With regard to implications in practice, dizziness, pruritus, blurred vision and headache associated with the use of hydroxychloroquine and mucositis associated with the use of sulfasalazine were registered with an incidence ‘unknown’ in the SmPC, whereas in the current study estimated cumulative incidences of ‘common’ (≥1% to <10%) were observed. In reality, however, these cumulative incidences are probably even higher. According to the SmPC guidelines, SmPC incidences could be updated according to the findings in this study. The same is recommended for the ADRs with a higher estimated cumulative incidence in the current study compared to the SmPC.

5. Conclusion

This study shows that for 14 ADRs the incidences in the SmPCs were underestimated, and for five ADRs mentioned with an incidence ‘unknown’ in the SmPC, a cumulative incidence corresponding with ‘common’ was observed. This leads to the conlusion that ADRs captured in patient registries can be seen as a potentially important additional source of information on the estimate of incidences of ADRs in daily clinical practice and should preferably be integrated with the information in the SmPCs. In further research, real-world cumulative incidences of ADRs in other disease registries could be assessed by applying the methods of this study. Findings of these studies will contribute to bridging the gap between information available in SmPCs and the real-world clinical setting.

Author contributions

All authors were involved in the conception and design of the study. EL Giraud and NT Jessurun collected, researched, analyzed and interpreted the data. All authors critical reviewed, revised the paper for intellectual content, provided detailed feedback, read and approved the final manuscript and agreed to be accountable for all aspects of the work.

Declaration of interest

A van Tubergen reports unrestricted research grants received from Pfizer, Abbvie, UCB, Janssen-Cilag, Celgene, Novartis and Biogen for the development and implementation of SpA-Net, a registry for spondyloarthritis in the Netherlands; consulting fee from Novartis, all outside the submitted work. HE Vonkeman reports grants received from AbbVie, and personal fees received from AbbVie, Amgen, AstraZeneca, BMS, Celgene, Celltrion, Gilead, GSK, Janssen-Cilag, Novartis, Pfizer, Roche and Safoni-Genzyme, all outside the submitted work. The authors have no other relevant affiliations or financial involvement with any organization or entity with a financial interest in or financial conflict with the subject matter or materials discussed in the manuscript. This includes employment, consultancies, honoraria, stock ownership or options, expert testimony, grants or patents received or pending, or royalties.

Ethics approval

N/A.

Reviewer disclosures

Peer reviewers on this manuscript have no relevant financial or other relationships to disclose.
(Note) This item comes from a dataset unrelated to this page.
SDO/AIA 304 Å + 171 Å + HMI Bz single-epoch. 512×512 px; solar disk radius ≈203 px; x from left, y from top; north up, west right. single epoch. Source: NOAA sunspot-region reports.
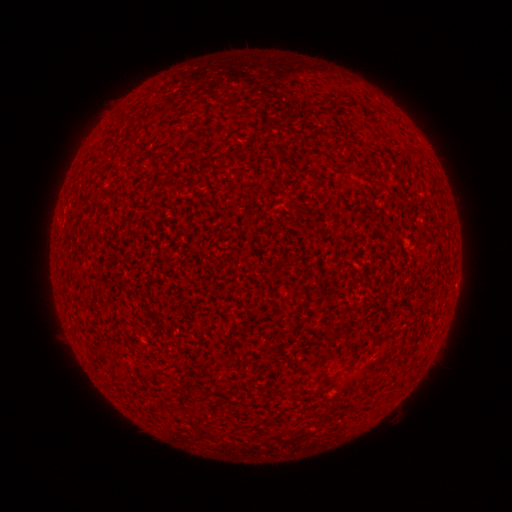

Data availability statement

The datasets used and/or analyzed during the current study are not publicly available due to legal restrictions related to data privacy protection. However, the data are available on reasonable request after authorization of the DREAM board. Researchers interested in data access may contact the DREAM board via http://www.dreamregistry.nl/en.

Supplementary material

Supplemental data for this article can be accessed here.

Additional information

Funding

No sources of funding were used to conduct this study or prepare this article.